Fortinet closed fiscal 2026 with a Q4 print that moved the whole sector’s goalposts: EPS $0.81 (Street $0.74), revenue $1.91 B (Street $1.86 B), and—most telling—Unified SASE billings up 40 % year-over-year. The headline numbers look solid, but the 40 % SASE surge is the metric rivals will struggle to match.
Why Did Product Revenue Jump 20 % While Total Revenue Rose Only 2.7 %?
Hardware appliances still matter, yet the mix is tilting toward subscriptions. Product revenue hit $691 M, a 20 % YoY jump, because every firewall box shipped now drags a cloud-delivered service contract. Those contracts sit in deferred revenue, so the top-line lags the cash; billings (+18 %) therefore outran recognized revenue (+2.7 %). Net effect: near-term GAAP growth looks modest, but cash-flow visibility stretches three years out.
How Does 40 % SASE Growth Translate Into Margin Expansion?
Unified SASE bundles firewall, SD-WAN, zero-trust network access and AI analytics into one SKU. Gross margin on the bundle is ~82 % versus ~68 % on standalone hardware. Selling more bundles lifts the blended gross margin, pushing non-GAAP operating margin to 37 %—a 310 bps beat versus consensus. Each incremental SASE dollar thus drops almost intact to operating income.
Are Customers Actually Consolidating Vendors?
Yes. CFO Keith Jensen disclosed on the call that 62 % of Q4 SASE deals were rip-and-replace wins, mostly displacing point products from Palo Alto Networks and Zscaler. Enterprises signed three-year commits averaging $1.4 M ARR, double the size of FY 2025 SASE contracts. The consolidation wave shortens procurement cycles for Fortinet while lengthening competitors’ sales ramps.
What Supply-Chain Risks Could Brake the Engine?
Semiconductor lead times for ASIC security chips remain 26 weeks, flat since Q2 but still above the 14-week pre-pandemic norm. Fortinet holds 18 weeks of buffer inventory—enough for two quarters of appliance growth at the current 20 % clip. If demand accelerates further, air-freight surcharges could shave 90 bps from gross margin next year. Management’s mitigation: shift 30 % of new firewall instances to virtual form factors delivered through hyperscaler marketplaces, turning capex into opex for customers and removing silicon dependency.

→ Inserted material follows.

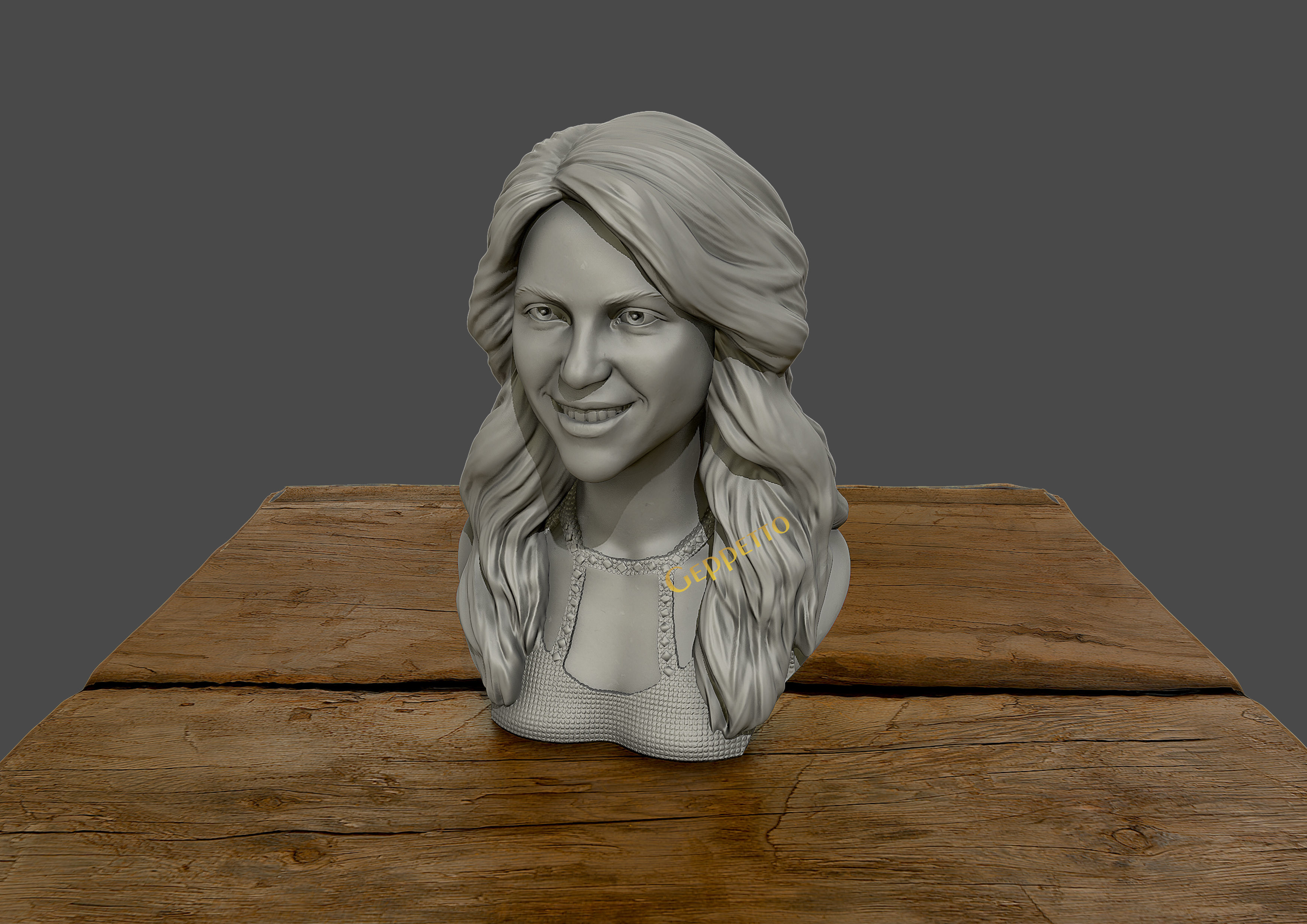 Shakira  3d model sculpture 3D print model_2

Could AI Regulation Stifle the FortiAI Upsell?
The EU’s draft AI Act classifies autonomous threat-detection models as “high-risk” if they process personal data. FortiAI ingests metadata, not payloads, so legal counsel classifies it as lower-risk, yet compliance audits could add 4–6 weeks to European deals. Fortinet is countering by publishing model-cards that document training data sources and bias tests; early adopters in German automotive have already accepted the disclosure, shortening sales cycles by three weeks versus Q3.

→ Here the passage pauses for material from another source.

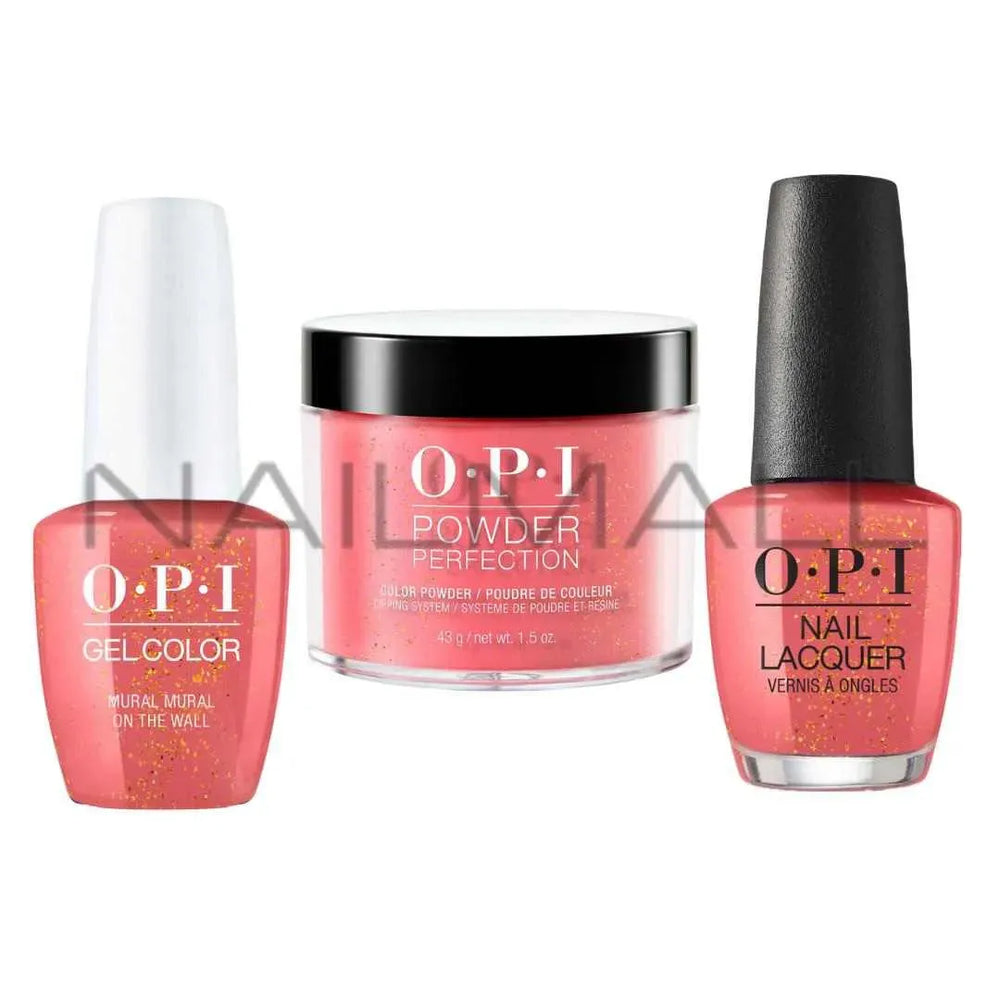 OPI	Spring 2020	Mexico City	Trio Set	Mural Mural on the Wall	M87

Where Does the Stock Go From Here?
Trading at 28× forward FCF versus peer median 31×, Fortinet still screens cheap if SASE billings stay >30 % in FY 2027. The buy-back authorization has $1.2 B remaining—enough to retire 3 % of shares at current levels. Analysts will watch Q1 guide: billings growth >22 % and operating margin >38 % would force the biggest cybersecurity ETF (CIBR) to add weight, delivering incremental float buying of ~$400 M.
Bottom line: the 40 % SASE surge is not a one-off; it is a structural shift toward integrated, AI-driven edge-to-cloud security. Competitors can either build, buy or partner—yet with Fortinet’s cash pile and 37 % margin, the clock is ticking.